#### [Text provided]
---
No doubt this country's greatest glory is its ethnic, racial, religious and cultural mix, but from time to time that mix can be a considerable pain in the keister. The trouble with throwing so many people of so many different ancestries into a melting pot that resolutely refuses to melt is that their capacity to take umbrage at imagined insults is refined to a fare-thee-well. As a case in point, consider the foolishness in Maryland last week about Al Capone and tax amnesty.
Like a number of other states, Maryland has decided that one way to get a quick revenue fix is to offer tax delinquents the opportunity to pay their obligations without penalty. For two months, beginning Sept. 1, persons owing back taxes to Maryland will be able to settle their debts without the prospect of legal action. If they decline to seize this opportunity, they will then be liable for severe punitive action after the amnesty period closes at the end of October.
What, you may ask, does this have to do with Al Capone, not to mention bruised minority group feelings? The answer is that a public relations firm hired by Maryland to promote the amnesty program had the amusing if not unduly original idea of using Capone, himself a notorious tax evader, to draw attention to it. But the only attention the firm drew was that of several self-appointed "leaders" of Baltimore's Italian American community, who took offense at the advertising campaign and persuaded the state to cancel it.
To put it as mildly as possible, the advertisements were not exactly anti-Italian. Next to a photograph of Capone, who went to jail in 1931 on tax-evasion charges, they carried this message: "The break Al Capone never had. How to come clean during Maryland's Tax Amnesty." That was it. Nothing about "Al Capone, scurrilous Mafioso," or "Al Capone, spaghetti prince of darkness." The copy was clean as a whistle, with not even a hint of insult or slur.
But it doesn't always take a hint in order to ruffle sensibilities in a country where people's ancestries are as diverse as they are in this one. Thus it was that a state senator from Baltimore named John A. Pica Jr., at the vanguard of a small but well-placed delegation from the city's Italian community, claimed that the ad was in "poor taste." "It's offensive and quite trashy," Pica told the Baltimore Sun. "There seems to be a continuing reference to organized crime and Italian Americans in the entertainment industry. The state of Maryland doesn't have to invoke the Mafia."
Of course the state of Maryland did not invoke the Mafia, but simple truth is quite irrelevant when the game of ethnic politics is being played. Although the state had awarded the public relations contract largely on the basis of a specific proposal to feature Capone in advertisements, and though it had spent a considerable sum of money on printing and air time for the promotion, it caved in just as prettily as you please to the complaint from Little Italy. Proclaiming with all due piety that "I would never do anything to offend any ethnic group," Louis L. Goldstein, the state comptroller, canceled the advertisements.
So now it's back to Square One for the tax-amnesty campaign. Nearly half a million new forms promoting the program, but without benefit of Capone's brooding presence, must be printed; this means that distribution of them will be delayed beyond the original schedule, and as a result, the effort to bring the program to the attention of Maryland taxpayers -- or, more accurately, Maryland tax evaders -- will get off to a limping start. But who cares, so long as ethnic politics is played according to the rules of the game?
---
#### [Data]
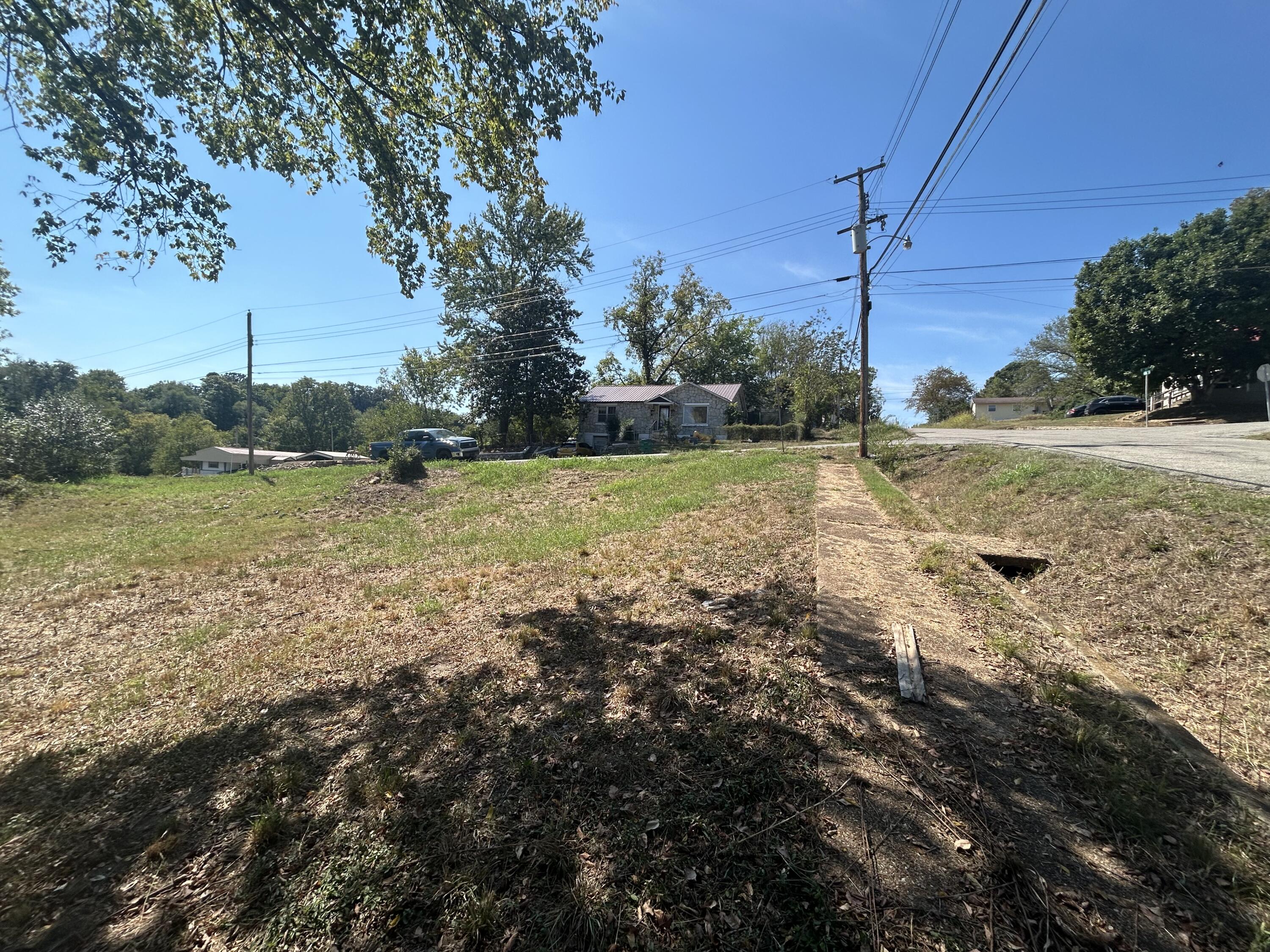 Photo 5 - Land for sale – 418 N 4th   Thayer, MO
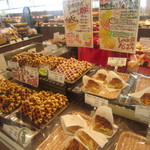 ヤマザキプラザ - 2014/11 パイやワッフルも勢揃い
---
#### [Activity 1]
Answer these from the piece on Maryland's tax-amnesty ads:
(a) On what date does the amnesty period begin?
(b) In what year did Capone go to jail?
(c) What office did Louis L. Goldstein hold?
#### [Activity 2]
Pick up the piece on Maryland's tax-amnesty ads after its final sentence and keep writing it.

#### [Answer box 1]
(a) Sept. 1
(b) 1931
(c) State comptroller

#### [Answer box 2]
While they savor their triumph, though, Pica and his allies could do worse than to contemplate the cost at which it has been won. To begin with, it drew the public's attention to Capone's Italian ancestry to a degree that the advertisement never could have; the advertisement, after all, was about Capone the tax evader, not Capone the Italian American. Beyond that, it can only have given new life to old stereotypes: How many Marylanders immediately conjured up the image of a bunch of guys in fedoras and black pin-stripe suits strolling into Goldstein's office and saying, "Louie, we're gonna make you an offer you can't refuse"?
Had a real insult existed, the distress of Pica and company would have been understandable and justifiable, but the insult was wholly in the minds of the beholders. Had the advertisement referred to Al Capone, Frank Costello, Lucky Luciano, Sam Giancana and the Pizza Connection, then, just possibly, a whiff of anti-Italian prejudice might have wafted through the air. But that is not how the ad read; it never came within sniffing distance of anything approximating ethnic slur or bias.
Yet for reasons probably having as much to do with politics in Little Italy as with the actual facts of the case, these "leaders" of the Italian American community chose to make a stir about it. In so doing they merely switched the light of publicity back onto the Italian connection in American organized crime. Perhaps in the past public self-righteousness has produced more counterproductive results, but no example comes leaping to mind.
Not merely did these gentlemen manage to make much ado about nothing, but they ignored a central reality of American life: In a country populated by people of discrete ethnic backgrounds, the pluses and minuses of ethnic identity are central facts of daily life. I, for example, am a white Anglo-Saxon Protestant, which means that my ancestors gave us the Declaration of Independence and the Constitution, of which I am proud, but they also gave us the slave trade and Manifest Destiny and a number of other things of which I am not. But does this mean that criticism of one slave-trader or one Yankee imperialist is criticism of all WASPs? Of course not, and to take it as such a slur is preposterous on its face.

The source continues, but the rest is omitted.